:: RECORD SET

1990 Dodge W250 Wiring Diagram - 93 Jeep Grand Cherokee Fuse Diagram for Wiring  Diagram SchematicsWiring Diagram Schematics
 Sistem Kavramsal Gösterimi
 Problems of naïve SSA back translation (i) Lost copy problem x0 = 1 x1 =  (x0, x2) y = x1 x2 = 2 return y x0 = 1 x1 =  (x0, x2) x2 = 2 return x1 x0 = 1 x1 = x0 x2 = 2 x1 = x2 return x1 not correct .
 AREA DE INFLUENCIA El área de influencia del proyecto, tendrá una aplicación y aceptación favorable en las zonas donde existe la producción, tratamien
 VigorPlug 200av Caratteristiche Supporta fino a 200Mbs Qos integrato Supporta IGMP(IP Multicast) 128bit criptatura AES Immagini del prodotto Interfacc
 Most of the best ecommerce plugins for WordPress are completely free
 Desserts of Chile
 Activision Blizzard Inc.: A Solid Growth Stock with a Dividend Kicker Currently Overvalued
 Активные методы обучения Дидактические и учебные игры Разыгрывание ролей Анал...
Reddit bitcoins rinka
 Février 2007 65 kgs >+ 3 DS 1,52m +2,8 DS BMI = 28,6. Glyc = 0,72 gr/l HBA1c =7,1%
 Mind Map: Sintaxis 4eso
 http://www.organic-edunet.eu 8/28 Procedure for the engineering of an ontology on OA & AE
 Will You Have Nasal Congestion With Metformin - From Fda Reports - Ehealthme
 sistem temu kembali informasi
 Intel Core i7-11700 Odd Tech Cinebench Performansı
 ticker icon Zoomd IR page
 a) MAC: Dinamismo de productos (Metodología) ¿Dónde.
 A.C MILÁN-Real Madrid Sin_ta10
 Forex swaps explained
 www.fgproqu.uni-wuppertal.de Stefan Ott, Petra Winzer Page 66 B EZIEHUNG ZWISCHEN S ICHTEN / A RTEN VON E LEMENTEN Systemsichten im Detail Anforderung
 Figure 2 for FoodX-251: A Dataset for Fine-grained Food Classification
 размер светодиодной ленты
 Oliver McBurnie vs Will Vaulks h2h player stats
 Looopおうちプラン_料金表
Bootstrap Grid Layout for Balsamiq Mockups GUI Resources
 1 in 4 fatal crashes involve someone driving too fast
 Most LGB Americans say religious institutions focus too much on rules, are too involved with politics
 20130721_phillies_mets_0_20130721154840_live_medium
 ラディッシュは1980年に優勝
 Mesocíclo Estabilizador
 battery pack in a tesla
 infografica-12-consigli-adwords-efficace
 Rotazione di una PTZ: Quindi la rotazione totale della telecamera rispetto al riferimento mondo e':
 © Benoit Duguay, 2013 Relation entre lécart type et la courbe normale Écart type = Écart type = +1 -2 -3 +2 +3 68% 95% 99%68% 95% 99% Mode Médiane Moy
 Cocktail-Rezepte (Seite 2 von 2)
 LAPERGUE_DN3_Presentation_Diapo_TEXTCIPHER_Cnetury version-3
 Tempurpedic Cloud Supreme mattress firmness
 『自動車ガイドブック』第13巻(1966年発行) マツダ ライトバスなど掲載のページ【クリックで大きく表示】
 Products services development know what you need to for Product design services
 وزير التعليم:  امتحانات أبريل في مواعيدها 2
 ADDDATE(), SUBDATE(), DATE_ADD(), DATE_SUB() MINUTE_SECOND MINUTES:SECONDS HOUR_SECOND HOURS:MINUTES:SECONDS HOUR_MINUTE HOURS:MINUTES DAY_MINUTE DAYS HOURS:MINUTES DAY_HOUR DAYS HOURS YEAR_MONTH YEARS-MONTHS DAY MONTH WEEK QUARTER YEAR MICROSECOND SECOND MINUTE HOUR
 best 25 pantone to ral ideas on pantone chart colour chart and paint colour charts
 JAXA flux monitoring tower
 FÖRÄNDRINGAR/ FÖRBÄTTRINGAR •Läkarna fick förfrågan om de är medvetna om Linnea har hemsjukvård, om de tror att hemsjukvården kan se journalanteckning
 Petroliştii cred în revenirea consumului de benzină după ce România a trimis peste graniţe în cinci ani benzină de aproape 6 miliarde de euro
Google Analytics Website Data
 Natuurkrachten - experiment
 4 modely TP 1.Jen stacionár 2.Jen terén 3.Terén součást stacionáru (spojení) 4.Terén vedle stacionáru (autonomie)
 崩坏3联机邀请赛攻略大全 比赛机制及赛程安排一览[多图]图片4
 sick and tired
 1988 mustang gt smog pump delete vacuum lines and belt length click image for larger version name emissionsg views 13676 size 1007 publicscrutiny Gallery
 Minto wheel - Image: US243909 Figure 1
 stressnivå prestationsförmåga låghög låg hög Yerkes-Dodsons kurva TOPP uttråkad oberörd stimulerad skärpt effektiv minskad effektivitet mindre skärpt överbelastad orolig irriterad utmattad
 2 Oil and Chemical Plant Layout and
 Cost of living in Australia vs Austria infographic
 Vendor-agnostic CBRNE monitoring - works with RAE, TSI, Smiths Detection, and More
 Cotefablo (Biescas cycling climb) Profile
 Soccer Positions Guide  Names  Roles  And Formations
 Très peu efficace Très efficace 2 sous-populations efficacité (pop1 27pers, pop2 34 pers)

::::

The answer should be a bare number: how many lines of the material above include "best".

2